The dissolution of thorium–uranium (IV) phosphate–diphosphate solid solutions (TUPD) was studied as a function of the temperature and leachate acidity. The dependence of the normalized dissolution rate on the temperature leads to an activation energy equal to about 40 kJ mol−1, close to that obtained for the pure thorium phosphate–diphosphate (42±3 kJ mol−1) and for thorium–plutonium (IV) phosphate–diphosphate solid solutions (41±1 kJ mol−1). The normalized dissolution rate of TUPD slightly increases with the leachate acidity.
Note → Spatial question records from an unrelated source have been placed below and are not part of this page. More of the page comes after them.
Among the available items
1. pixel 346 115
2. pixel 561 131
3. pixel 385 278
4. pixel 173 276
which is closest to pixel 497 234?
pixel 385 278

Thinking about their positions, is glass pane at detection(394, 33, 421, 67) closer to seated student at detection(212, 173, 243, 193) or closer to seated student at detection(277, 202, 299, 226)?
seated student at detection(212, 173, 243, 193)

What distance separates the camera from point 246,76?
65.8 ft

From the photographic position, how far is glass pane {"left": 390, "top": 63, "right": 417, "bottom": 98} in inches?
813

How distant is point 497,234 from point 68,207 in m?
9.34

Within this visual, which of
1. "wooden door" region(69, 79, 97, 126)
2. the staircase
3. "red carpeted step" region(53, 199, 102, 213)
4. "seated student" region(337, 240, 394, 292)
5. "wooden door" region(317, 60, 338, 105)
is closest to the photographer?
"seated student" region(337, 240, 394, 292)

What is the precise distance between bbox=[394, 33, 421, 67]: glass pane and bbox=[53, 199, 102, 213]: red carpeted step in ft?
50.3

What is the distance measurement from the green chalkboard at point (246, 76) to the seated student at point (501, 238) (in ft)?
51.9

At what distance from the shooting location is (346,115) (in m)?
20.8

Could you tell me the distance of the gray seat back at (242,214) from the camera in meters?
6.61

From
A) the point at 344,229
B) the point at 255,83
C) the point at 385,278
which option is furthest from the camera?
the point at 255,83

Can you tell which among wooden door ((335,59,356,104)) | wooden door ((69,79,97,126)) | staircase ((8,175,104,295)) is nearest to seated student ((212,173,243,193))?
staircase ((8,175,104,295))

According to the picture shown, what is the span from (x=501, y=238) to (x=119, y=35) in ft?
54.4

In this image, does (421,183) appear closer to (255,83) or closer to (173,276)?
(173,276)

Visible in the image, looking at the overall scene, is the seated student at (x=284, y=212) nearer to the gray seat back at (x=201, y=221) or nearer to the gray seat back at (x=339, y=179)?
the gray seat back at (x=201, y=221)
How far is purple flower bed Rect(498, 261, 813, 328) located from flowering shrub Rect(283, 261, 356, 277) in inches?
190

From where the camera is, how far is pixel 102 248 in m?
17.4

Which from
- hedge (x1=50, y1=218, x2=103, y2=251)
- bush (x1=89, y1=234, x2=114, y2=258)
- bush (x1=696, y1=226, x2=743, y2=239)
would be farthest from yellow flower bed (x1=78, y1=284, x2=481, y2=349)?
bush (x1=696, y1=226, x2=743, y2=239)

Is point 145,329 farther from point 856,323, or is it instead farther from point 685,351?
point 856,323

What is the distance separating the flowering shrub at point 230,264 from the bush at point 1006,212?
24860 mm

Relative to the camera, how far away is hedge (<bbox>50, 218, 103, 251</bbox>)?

The partial order related to the proton concentration, n, is equal to 0.40±0.02 while the apparent normalized dissolution rate constant, k′T,I, reaches (2.8±0.7)×10−4 g m−2 d−1 at 90°C and for [H3O+]=1 M. When the saturation of the leachate is reached, the concentration of thorium, uranium and phosphate ions measured in the solution are controlled by the precipitation of the uranyl phosphate pentahydrate (UO2)3(PO4)2·5H2O and the thorium phosphate–hydrogenphosphate Th2(PO4)2(HPO4)·H2O. Both solids were extensively characterized using XRD, infrared and UV–visible spectroscopies or electron probe microanalysis (EPMA). Their solubility products, K°S,0, were determined and extrapolated to I=0. They are equal to 10−55.2±0.5 and 10−66.6±1.2, respectively. All the samples leached were characterized using EPMA, SEM and TEM. These techniques showed that during the dissolution process, thorium and uranium are completely separated as (UO2)3(PO4)2·5H2O, on one hand, and Th2(PO4)2(HPO4)·H2O, on the other hand. In the first days of leaching tests, an amorphous additional phase, identified as Th2(PO4)2(HPO4)·nH2O was also observed. Several leaching tests performed on sintered TUPD samples revealed that the dissolution rates measured in 10−1 M HNO3 is very low (6.5×10−5 g d−1) by comparison to other ceramics studied in the same objective. In these conditions, the thorium phosphate–diphosphate (TPD) appears as a promising ceramic for the immobilization of tetravalent actinides like uranium, neptunium or plutonium.